C'était facile et bas. Une menace comme pourraient en proférer des enfants : « Si tu fais ça, je ne t'aime plus. » et la plupart des sorciers n'y auraient accordé aucun crédit. Cependant, Tom était loin d'être comme la plupart des sorciers et il n'avait jamais vraiment connu les menaces aux sentiments.
L'homme cessa soudainement de crier et Harry détourna les yeux pour voir s'il était toujours vivant. Oui. Il l'était et la magie de Tom, elle, semblait s'être suspendue dans le temps.
Ce dernier se pencha dangereusement sur Harry et lui saisit les épaules : « Vous m'avez promis. »
Harry tenta de se dégager mais Tom le maintenait fermement et il cessa finalement de se débattre, réalisant que tout mouvement supplémentaire ne ferait qu'aggraver sa blessure déjà douloureuse : « Et vous, vous m'aviez dit que vous ne tueriez plus sans discernement ! »
Une étincelle de colère jaillit soudainement dans les yeux de Tom : « Il vous a blessé ! » et c'était la première fois qu'Harry le voyait perdre son sang-froid de cette manière. Cela ne dura qu'un quart de seconde, le temps qu'il se reconstruise un masque froid et implacable, mais Harry sentit son cœur manquer un battement.
« Et il n'est ni le premier, ni le dernier. – Répondit-il en adoucissant sa voix – Vous n'êtes pas mon chevalier servant et je peux régler mes problèmes par moi-même. Et là, j'ai besoin… je… vous demande… de laisser cet homme partir. »
Tom grogna, agacé : « Il reviendra. Ou il nous enverra toute sa bande de chiens aux trousses. »
« Et on avisera à ce moment-là. Ça nous fera faire un peu de sport ? »
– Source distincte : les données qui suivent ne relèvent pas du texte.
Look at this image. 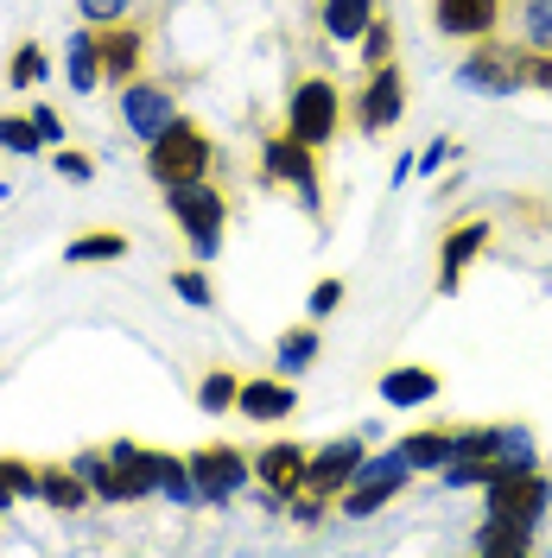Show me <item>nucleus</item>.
I'll use <instances>...</instances> for the list:
<instances>
[{
	"mask_svg": "<svg viewBox=\"0 0 552 558\" xmlns=\"http://www.w3.org/2000/svg\"><path fill=\"white\" fill-rule=\"evenodd\" d=\"M209 159H216V146H209V134L191 121V114H178L159 140H146V172H153V184H191V178H209Z\"/></svg>",
	"mask_w": 552,
	"mask_h": 558,
	"instance_id": "1",
	"label": "nucleus"
},
{
	"mask_svg": "<svg viewBox=\"0 0 552 558\" xmlns=\"http://www.w3.org/2000/svg\"><path fill=\"white\" fill-rule=\"evenodd\" d=\"M166 209H172V222L184 229V242L197 247V260H209V254H216V242H223V216H229L223 191H216L209 178L166 184Z\"/></svg>",
	"mask_w": 552,
	"mask_h": 558,
	"instance_id": "2",
	"label": "nucleus"
},
{
	"mask_svg": "<svg viewBox=\"0 0 552 558\" xmlns=\"http://www.w3.org/2000/svg\"><path fill=\"white\" fill-rule=\"evenodd\" d=\"M407 470H413V463L400 457V445H394V451H381V457H362V463H356V476H349V488H344V514H349V521L381 514V508L400 495Z\"/></svg>",
	"mask_w": 552,
	"mask_h": 558,
	"instance_id": "3",
	"label": "nucleus"
},
{
	"mask_svg": "<svg viewBox=\"0 0 552 558\" xmlns=\"http://www.w3.org/2000/svg\"><path fill=\"white\" fill-rule=\"evenodd\" d=\"M527 58H533V45H483L477 58L457 64V83L477 96H515V89H527Z\"/></svg>",
	"mask_w": 552,
	"mask_h": 558,
	"instance_id": "4",
	"label": "nucleus"
},
{
	"mask_svg": "<svg viewBox=\"0 0 552 558\" xmlns=\"http://www.w3.org/2000/svg\"><path fill=\"white\" fill-rule=\"evenodd\" d=\"M337 108H344L337 83L331 76H305L292 89V108H286V134H299L305 146H324V140L337 134Z\"/></svg>",
	"mask_w": 552,
	"mask_h": 558,
	"instance_id": "5",
	"label": "nucleus"
},
{
	"mask_svg": "<svg viewBox=\"0 0 552 558\" xmlns=\"http://www.w3.org/2000/svg\"><path fill=\"white\" fill-rule=\"evenodd\" d=\"M547 501H552V483L540 470H508V463H502V476L489 483V514H515V521L533 526L547 514Z\"/></svg>",
	"mask_w": 552,
	"mask_h": 558,
	"instance_id": "6",
	"label": "nucleus"
},
{
	"mask_svg": "<svg viewBox=\"0 0 552 558\" xmlns=\"http://www.w3.org/2000/svg\"><path fill=\"white\" fill-rule=\"evenodd\" d=\"M191 476H197V501H229L254 476V463L236 445H204V451H191Z\"/></svg>",
	"mask_w": 552,
	"mask_h": 558,
	"instance_id": "7",
	"label": "nucleus"
},
{
	"mask_svg": "<svg viewBox=\"0 0 552 558\" xmlns=\"http://www.w3.org/2000/svg\"><path fill=\"white\" fill-rule=\"evenodd\" d=\"M317 146H305L299 134H279V140H267V178H279V184H292L299 191V204L305 209H317V159H311Z\"/></svg>",
	"mask_w": 552,
	"mask_h": 558,
	"instance_id": "8",
	"label": "nucleus"
},
{
	"mask_svg": "<svg viewBox=\"0 0 552 558\" xmlns=\"http://www.w3.org/2000/svg\"><path fill=\"white\" fill-rule=\"evenodd\" d=\"M400 114H407V76H400V64H381L369 76V89H362V102H356V128L362 134H381Z\"/></svg>",
	"mask_w": 552,
	"mask_h": 558,
	"instance_id": "9",
	"label": "nucleus"
},
{
	"mask_svg": "<svg viewBox=\"0 0 552 558\" xmlns=\"http://www.w3.org/2000/svg\"><path fill=\"white\" fill-rule=\"evenodd\" d=\"M121 121H128L140 140H159L178 121L172 89H166V83H140V76H134V83L121 89Z\"/></svg>",
	"mask_w": 552,
	"mask_h": 558,
	"instance_id": "10",
	"label": "nucleus"
},
{
	"mask_svg": "<svg viewBox=\"0 0 552 558\" xmlns=\"http://www.w3.org/2000/svg\"><path fill=\"white\" fill-rule=\"evenodd\" d=\"M362 457H369V451H362V438H337V445L311 451V463H305V488H317V495H344Z\"/></svg>",
	"mask_w": 552,
	"mask_h": 558,
	"instance_id": "11",
	"label": "nucleus"
},
{
	"mask_svg": "<svg viewBox=\"0 0 552 558\" xmlns=\"http://www.w3.org/2000/svg\"><path fill=\"white\" fill-rule=\"evenodd\" d=\"M305 463H311V451H299L292 438H279V445H267V451L254 457V476H261V488L279 501V495L305 488Z\"/></svg>",
	"mask_w": 552,
	"mask_h": 558,
	"instance_id": "12",
	"label": "nucleus"
},
{
	"mask_svg": "<svg viewBox=\"0 0 552 558\" xmlns=\"http://www.w3.org/2000/svg\"><path fill=\"white\" fill-rule=\"evenodd\" d=\"M108 457H115V501H146V495H159L153 488V451L146 445H108Z\"/></svg>",
	"mask_w": 552,
	"mask_h": 558,
	"instance_id": "13",
	"label": "nucleus"
},
{
	"mask_svg": "<svg viewBox=\"0 0 552 558\" xmlns=\"http://www.w3.org/2000/svg\"><path fill=\"white\" fill-rule=\"evenodd\" d=\"M96 51H103V76H115V83H134L140 70V33L134 26H121V20H108V26H96Z\"/></svg>",
	"mask_w": 552,
	"mask_h": 558,
	"instance_id": "14",
	"label": "nucleus"
},
{
	"mask_svg": "<svg viewBox=\"0 0 552 558\" xmlns=\"http://www.w3.org/2000/svg\"><path fill=\"white\" fill-rule=\"evenodd\" d=\"M502 20V0H439V33L451 38H489Z\"/></svg>",
	"mask_w": 552,
	"mask_h": 558,
	"instance_id": "15",
	"label": "nucleus"
},
{
	"mask_svg": "<svg viewBox=\"0 0 552 558\" xmlns=\"http://www.w3.org/2000/svg\"><path fill=\"white\" fill-rule=\"evenodd\" d=\"M89 495H96V488L83 483L70 463H45V470H38V501H51L58 514H83V508H89Z\"/></svg>",
	"mask_w": 552,
	"mask_h": 558,
	"instance_id": "16",
	"label": "nucleus"
},
{
	"mask_svg": "<svg viewBox=\"0 0 552 558\" xmlns=\"http://www.w3.org/2000/svg\"><path fill=\"white\" fill-rule=\"evenodd\" d=\"M483 247H489V222H464V229H451L445 235V267H439V292H457L464 267H470Z\"/></svg>",
	"mask_w": 552,
	"mask_h": 558,
	"instance_id": "17",
	"label": "nucleus"
},
{
	"mask_svg": "<svg viewBox=\"0 0 552 558\" xmlns=\"http://www.w3.org/2000/svg\"><path fill=\"white\" fill-rule=\"evenodd\" d=\"M236 413L242 418H286V413H299V393H292L286 381H242Z\"/></svg>",
	"mask_w": 552,
	"mask_h": 558,
	"instance_id": "18",
	"label": "nucleus"
},
{
	"mask_svg": "<svg viewBox=\"0 0 552 558\" xmlns=\"http://www.w3.org/2000/svg\"><path fill=\"white\" fill-rule=\"evenodd\" d=\"M369 26H375V0H324V33L337 45H362Z\"/></svg>",
	"mask_w": 552,
	"mask_h": 558,
	"instance_id": "19",
	"label": "nucleus"
},
{
	"mask_svg": "<svg viewBox=\"0 0 552 558\" xmlns=\"http://www.w3.org/2000/svg\"><path fill=\"white\" fill-rule=\"evenodd\" d=\"M153 488H159L166 501H178V508H191V501H197V476H191V457H178V451H153Z\"/></svg>",
	"mask_w": 552,
	"mask_h": 558,
	"instance_id": "20",
	"label": "nucleus"
},
{
	"mask_svg": "<svg viewBox=\"0 0 552 558\" xmlns=\"http://www.w3.org/2000/svg\"><path fill=\"white\" fill-rule=\"evenodd\" d=\"M381 400L387 407H425V400H439V375L432 368H394V375H381Z\"/></svg>",
	"mask_w": 552,
	"mask_h": 558,
	"instance_id": "21",
	"label": "nucleus"
},
{
	"mask_svg": "<svg viewBox=\"0 0 552 558\" xmlns=\"http://www.w3.org/2000/svg\"><path fill=\"white\" fill-rule=\"evenodd\" d=\"M13 501H38V463L20 451H0V514Z\"/></svg>",
	"mask_w": 552,
	"mask_h": 558,
	"instance_id": "22",
	"label": "nucleus"
},
{
	"mask_svg": "<svg viewBox=\"0 0 552 558\" xmlns=\"http://www.w3.org/2000/svg\"><path fill=\"white\" fill-rule=\"evenodd\" d=\"M477 546H483V553H508V558H520V553H533V526L515 521V514H489L483 533H477Z\"/></svg>",
	"mask_w": 552,
	"mask_h": 558,
	"instance_id": "23",
	"label": "nucleus"
},
{
	"mask_svg": "<svg viewBox=\"0 0 552 558\" xmlns=\"http://www.w3.org/2000/svg\"><path fill=\"white\" fill-rule=\"evenodd\" d=\"M103 83V51H96V33H76L70 38V89L89 96Z\"/></svg>",
	"mask_w": 552,
	"mask_h": 558,
	"instance_id": "24",
	"label": "nucleus"
},
{
	"mask_svg": "<svg viewBox=\"0 0 552 558\" xmlns=\"http://www.w3.org/2000/svg\"><path fill=\"white\" fill-rule=\"evenodd\" d=\"M400 457H407L413 470H445L451 463V432H407V438H400Z\"/></svg>",
	"mask_w": 552,
	"mask_h": 558,
	"instance_id": "25",
	"label": "nucleus"
},
{
	"mask_svg": "<svg viewBox=\"0 0 552 558\" xmlns=\"http://www.w3.org/2000/svg\"><path fill=\"white\" fill-rule=\"evenodd\" d=\"M128 254V235H115V229H103V235H76V242L64 247L70 267H96V260H121Z\"/></svg>",
	"mask_w": 552,
	"mask_h": 558,
	"instance_id": "26",
	"label": "nucleus"
},
{
	"mask_svg": "<svg viewBox=\"0 0 552 558\" xmlns=\"http://www.w3.org/2000/svg\"><path fill=\"white\" fill-rule=\"evenodd\" d=\"M70 470L96 488L103 501H115V457H108V451H76V457H70Z\"/></svg>",
	"mask_w": 552,
	"mask_h": 558,
	"instance_id": "27",
	"label": "nucleus"
},
{
	"mask_svg": "<svg viewBox=\"0 0 552 558\" xmlns=\"http://www.w3.org/2000/svg\"><path fill=\"white\" fill-rule=\"evenodd\" d=\"M38 76H45V51H38L33 38H26V45H13V64H7V83H13V89H38Z\"/></svg>",
	"mask_w": 552,
	"mask_h": 558,
	"instance_id": "28",
	"label": "nucleus"
},
{
	"mask_svg": "<svg viewBox=\"0 0 552 558\" xmlns=\"http://www.w3.org/2000/svg\"><path fill=\"white\" fill-rule=\"evenodd\" d=\"M311 355H317V330H286L279 337V375H299Z\"/></svg>",
	"mask_w": 552,
	"mask_h": 558,
	"instance_id": "29",
	"label": "nucleus"
},
{
	"mask_svg": "<svg viewBox=\"0 0 552 558\" xmlns=\"http://www.w3.org/2000/svg\"><path fill=\"white\" fill-rule=\"evenodd\" d=\"M236 393H242V381H236L229 368H216V375H204V387H197L204 413H229V407H236Z\"/></svg>",
	"mask_w": 552,
	"mask_h": 558,
	"instance_id": "30",
	"label": "nucleus"
},
{
	"mask_svg": "<svg viewBox=\"0 0 552 558\" xmlns=\"http://www.w3.org/2000/svg\"><path fill=\"white\" fill-rule=\"evenodd\" d=\"M172 292L184 299V305H197V312H209V305H216V292H209V279L197 274V267H184V274H172Z\"/></svg>",
	"mask_w": 552,
	"mask_h": 558,
	"instance_id": "31",
	"label": "nucleus"
},
{
	"mask_svg": "<svg viewBox=\"0 0 552 558\" xmlns=\"http://www.w3.org/2000/svg\"><path fill=\"white\" fill-rule=\"evenodd\" d=\"M51 166H58L64 178H76V184H89V178H96V159H89V153H76V146H58V153H51Z\"/></svg>",
	"mask_w": 552,
	"mask_h": 558,
	"instance_id": "32",
	"label": "nucleus"
},
{
	"mask_svg": "<svg viewBox=\"0 0 552 558\" xmlns=\"http://www.w3.org/2000/svg\"><path fill=\"white\" fill-rule=\"evenodd\" d=\"M0 146H13V153H38L45 140H38L33 121H13V114H7V121H0Z\"/></svg>",
	"mask_w": 552,
	"mask_h": 558,
	"instance_id": "33",
	"label": "nucleus"
},
{
	"mask_svg": "<svg viewBox=\"0 0 552 558\" xmlns=\"http://www.w3.org/2000/svg\"><path fill=\"white\" fill-rule=\"evenodd\" d=\"M362 51H369V70H381V64H394V33H387V26H369V33H362Z\"/></svg>",
	"mask_w": 552,
	"mask_h": 558,
	"instance_id": "34",
	"label": "nucleus"
},
{
	"mask_svg": "<svg viewBox=\"0 0 552 558\" xmlns=\"http://www.w3.org/2000/svg\"><path fill=\"white\" fill-rule=\"evenodd\" d=\"M337 305H344V279H317V286H311V305H305V312H311V317H331Z\"/></svg>",
	"mask_w": 552,
	"mask_h": 558,
	"instance_id": "35",
	"label": "nucleus"
},
{
	"mask_svg": "<svg viewBox=\"0 0 552 558\" xmlns=\"http://www.w3.org/2000/svg\"><path fill=\"white\" fill-rule=\"evenodd\" d=\"M26 121H33V128H38V140H45V146H58V140H64V121H58L51 108H33Z\"/></svg>",
	"mask_w": 552,
	"mask_h": 558,
	"instance_id": "36",
	"label": "nucleus"
},
{
	"mask_svg": "<svg viewBox=\"0 0 552 558\" xmlns=\"http://www.w3.org/2000/svg\"><path fill=\"white\" fill-rule=\"evenodd\" d=\"M527 26H533V45H552V7H547V0H533V7H527Z\"/></svg>",
	"mask_w": 552,
	"mask_h": 558,
	"instance_id": "37",
	"label": "nucleus"
},
{
	"mask_svg": "<svg viewBox=\"0 0 552 558\" xmlns=\"http://www.w3.org/2000/svg\"><path fill=\"white\" fill-rule=\"evenodd\" d=\"M76 7H83L96 26H108V20H121V13H128V0H76Z\"/></svg>",
	"mask_w": 552,
	"mask_h": 558,
	"instance_id": "38",
	"label": "nucleus"
},
{
	"mask_svg": "<svg viewBox=\"0 0 552 558\" xmlns=\"http://www.w3.org/2000/svg\"><path fill=\"white\" fill-rule=\"evenodd\" d=\"M527 89H547L552 96V58H540V51L527 58Z\"/></svg>",
	"mask_w": 552,
	"mask_h": 558,
	"instance_id": "39",
	"label": "nucleus"
},
{
	"mask_svg": "<svg viewBox=\"0 0 552 558\" xmlns=\"http://www.w3.org/2000/svg\"><path fill=\"white\" fill-rule=\"evenodd\" d=\"M451 153H457V146H451V140H439V146H432V153H425V159H419V172H439V166H445Z\"/></svg>",
	"mask_w": 552,
	"mask_h": 558,
	"instance_id": "40",
	"label": "nucleus"
},
{
	"mask_svg": "<svg viewBox=\"0 0 552 558\" xmlns=\"http://www.w3.org/2000/svg\"><path fill=\"white\" fill-rule=\"evenodd\" d=\"M0 197H7V184H0Z\"/></svg>",
	"mask_w": 552,
	"mask_h": 558,
	"instance_id": "41",
	"label": "nucleus"
}]
</instances>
Tom soupira, vaincu. C'était le plus grand effort qu'il n'avait jamais fait pour Harry et ce dernier apprécia le geste. Pourtant, lorsque leurs regards se posèrent sur l'endroit où se tenait le mercenaire, celui-ci avait disparu. Seule sa jambe mutilée gisait encore là, toujours gangrénée par la magie de Tom, mais du reste du corps, il ne demeurait plus rien. Harry écarquilla les yeux de stupeur alors que son compagnon s'approchait nonchalamment du membre solitaire, contemplant la scène avec un mélange d'incrédulité et de dédain : « Incroyable. - murmura-t-il d'un ton léger, se tournant ensuite vers Harry. - Moi qui pensais qu'il ne pouvait pas faire plus stupide… Visiblement, je me trompais. Je pourrais le traquer, bien sûr, mais franchement, il a peu de chances de survivre à ses blessures jusqu'à la nuit. À bien y réfléchir, il nous rend service à tous les deux. »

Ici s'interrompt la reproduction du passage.